EXAMPLE: In 1973 the Sioux camped on George Washington’s head on Mt. Rushmore and were not removed by the National Park Service since their treaty with the US granted them the Black Hills. They also camped all summer at Victoria Lake SW of Raped City on USFS land and were not harassed or told they couldn’t do so by the Federal government. Their argument which went unchallenged was that they owned the Black Hills and they were simply camping on their tribal land.
So, what would happen if the Shoshone turned their branded buffalo lose on the unoccupied BLM lands such as the Red Desert??? And, do the buffalo have the right to migrate unimpeded such as the elk, deer and antelope do??? The high desert unoccupied BLM lands could revert to the original species such as elk, deer, antelope and buffalo and the introduced non-native species being wild horses, cattle and sheep would be forced off the land do to lack of forage.
There is not room for another species on the high desert; therefore, reintroduction of buffalo by the Shoshone would force somebody else out. Why don’t the Shoshone have the right to reintroduce buffalo on their designated hunting grounds off the reservation?? I would bet on the Shoshones in Federal court.

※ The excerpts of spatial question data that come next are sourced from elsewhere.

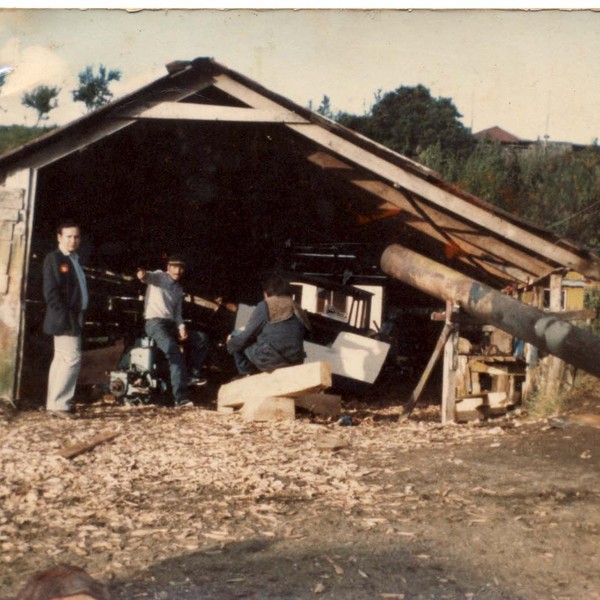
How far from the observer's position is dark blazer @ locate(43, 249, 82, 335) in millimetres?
9711

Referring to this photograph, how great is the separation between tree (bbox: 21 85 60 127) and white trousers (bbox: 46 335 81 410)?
389 centimetres

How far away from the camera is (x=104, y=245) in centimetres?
1590

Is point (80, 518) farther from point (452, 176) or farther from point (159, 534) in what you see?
point (452, 176)

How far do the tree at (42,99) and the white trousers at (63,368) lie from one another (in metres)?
3.89

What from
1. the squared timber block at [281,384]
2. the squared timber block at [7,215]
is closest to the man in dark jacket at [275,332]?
the squared timber block at [281,384]

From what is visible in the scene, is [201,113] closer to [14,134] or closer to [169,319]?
[169,319]

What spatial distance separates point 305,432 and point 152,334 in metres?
3.23

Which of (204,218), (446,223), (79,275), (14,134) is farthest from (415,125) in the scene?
(79,275)

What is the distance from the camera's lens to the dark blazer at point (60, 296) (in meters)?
9.71

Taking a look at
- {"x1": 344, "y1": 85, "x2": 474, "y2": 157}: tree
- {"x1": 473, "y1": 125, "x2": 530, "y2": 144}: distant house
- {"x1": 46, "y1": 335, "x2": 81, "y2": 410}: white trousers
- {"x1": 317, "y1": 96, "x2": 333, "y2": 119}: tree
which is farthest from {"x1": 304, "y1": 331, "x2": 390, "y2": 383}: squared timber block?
{"x1": 473, "y1": 125, "x2": 530, "y2": 144}: distant house

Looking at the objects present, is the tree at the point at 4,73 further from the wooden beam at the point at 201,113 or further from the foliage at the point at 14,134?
the foliage at the point at 14,134

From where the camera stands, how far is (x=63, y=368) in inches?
384

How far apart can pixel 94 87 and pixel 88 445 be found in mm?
8767

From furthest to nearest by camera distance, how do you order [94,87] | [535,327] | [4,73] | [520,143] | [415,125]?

Wildlife conservation has a long history of success in Wyoming. In fact, if not for the efforts on non tribal members, it wouldn’t remain in any area on or off the reservation. So, if tribal members think that the taking of game without regard to seasons or limits, game who’s management is paid for 100% by non tribal members, will bring about “peace among Whites and Indian’s” as the treaty requires, that thinking is not correct. The only way forward is for tribes to work with the state to carve out a niche where tribal taking of game is all part of the management quota. This isn’t 1868 anymore. Wildlife conservation practices were not needed then. It’s a different world now. Folks need to work together to find a pathway forward.
If Nesvik thinks that G and F have any say or control regarding this matter and that Wardens will ticket tribal members, then he’ll find out that you don’t supersede the Feds. The law is not on the G and F side and his statements are just plain boneheaded.
Thad, what is part G and F? What do they say and how does it impact the law?